(Stored dataset rows)
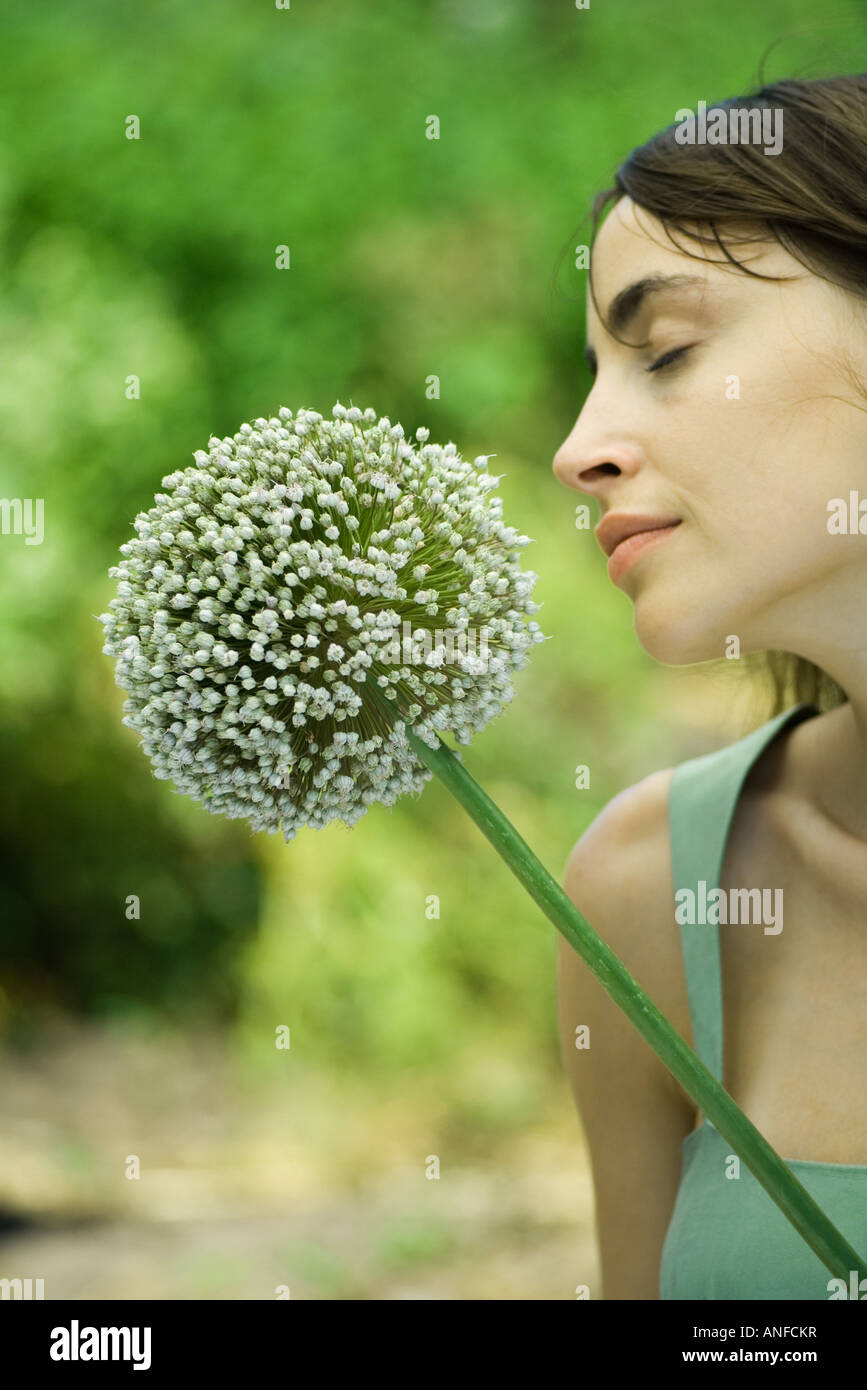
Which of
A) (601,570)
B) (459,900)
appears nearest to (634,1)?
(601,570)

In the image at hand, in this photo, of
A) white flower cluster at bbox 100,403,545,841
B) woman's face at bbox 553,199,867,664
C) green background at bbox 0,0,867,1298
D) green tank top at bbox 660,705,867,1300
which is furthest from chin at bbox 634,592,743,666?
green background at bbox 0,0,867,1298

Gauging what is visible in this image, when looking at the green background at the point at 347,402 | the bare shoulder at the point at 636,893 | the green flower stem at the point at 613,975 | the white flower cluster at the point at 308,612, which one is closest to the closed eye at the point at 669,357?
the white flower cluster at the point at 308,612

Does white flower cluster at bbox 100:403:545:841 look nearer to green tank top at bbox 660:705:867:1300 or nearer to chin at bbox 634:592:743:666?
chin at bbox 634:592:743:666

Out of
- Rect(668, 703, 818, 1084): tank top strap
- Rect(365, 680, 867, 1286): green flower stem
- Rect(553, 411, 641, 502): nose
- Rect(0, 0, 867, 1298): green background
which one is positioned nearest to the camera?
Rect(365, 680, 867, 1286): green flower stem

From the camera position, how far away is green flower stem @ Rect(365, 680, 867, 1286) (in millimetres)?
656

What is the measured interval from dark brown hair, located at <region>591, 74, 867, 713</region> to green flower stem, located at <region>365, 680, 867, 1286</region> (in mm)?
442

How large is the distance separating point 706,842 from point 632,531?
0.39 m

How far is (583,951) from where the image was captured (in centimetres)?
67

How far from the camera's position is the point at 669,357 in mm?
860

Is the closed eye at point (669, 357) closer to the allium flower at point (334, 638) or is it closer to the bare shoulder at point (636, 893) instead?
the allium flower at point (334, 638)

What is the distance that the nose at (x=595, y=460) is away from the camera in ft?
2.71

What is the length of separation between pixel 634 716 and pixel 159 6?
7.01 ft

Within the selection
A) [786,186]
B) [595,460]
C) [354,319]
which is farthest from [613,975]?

◆ Job
Convert every line of the rows, from the line containing "Does white flower" through the end of the rows, into a Markdown table with the columns "No." and "Line". Number each line in sequence and omit blank lines.

◆ Final result
| No. | Line |
|---|---|
| 1 | Does white flower cluster at bbox 100:403:545:841 look nearer to green tank top at bbox 660:705:867:1300 or nearer to chin at bbox 634:592:743:666? |
| 2 | chin at bbox 634:592:743:666 |
| 3 | Out of |
| 4 | - Rect(668, 703, 818, 1084): tank top strap |
| 5 | - Rect(365, 680, 867, 1286): green flower stem |
| 6 | - Rect(553, 411, 641, 502): nose |
| 7 | - Rect(0, 0, 867, 1298): green background |
| 8 | which one is positioned nearest to the camera? |
| 9 | Rect(365, 680, 867, 1286): green flower stem |
| 10 | From the camera position, how far away is green flower stem @ Rect(365, 680, 867, 1286) (in millimetres)? |
| 11 | 656 |
| 12 | What is the measured interval from dark brown hair, located at <region>591, 74, 867, 713</region> to green flower stem, located at <region>365, 680, 867, 1286</region> (in mm)? |
| 13 | 442 |
| 14 | How large is the distance separating point 706,842 from point 632,531? |
| 15 | 0.39 m |
| 16 | How far is (583,951) from where the image was captured (in centimetres)? |
| 17 | 67 |
| 18 | How far from the camera's position is the point at 669,357 in mm? |
| 19 | 860 |
| 20 | Is the closed eye at point (669, 357) closer to the allium flower at point (334, 638) or is it closer to the bare shoulder at point (636, 893) instead? |
| 21 | the allium flower at point (334, 638) |
| 22 | What is the distance that the nose at (x=595, y=460) is away from the camera in ft? |
| 23 | 2.71 |
| 24 | What is the length of separation between pixel 634 716 and pixel 159 6? |
| 25 | 7.01 ft |
| 26 | Within the selection |
| 27 | A) [786,186] |
| 28 | B) [595,460] |
| 29 | C) [354,319] |
| 30 | which is farthest from [613,975]? |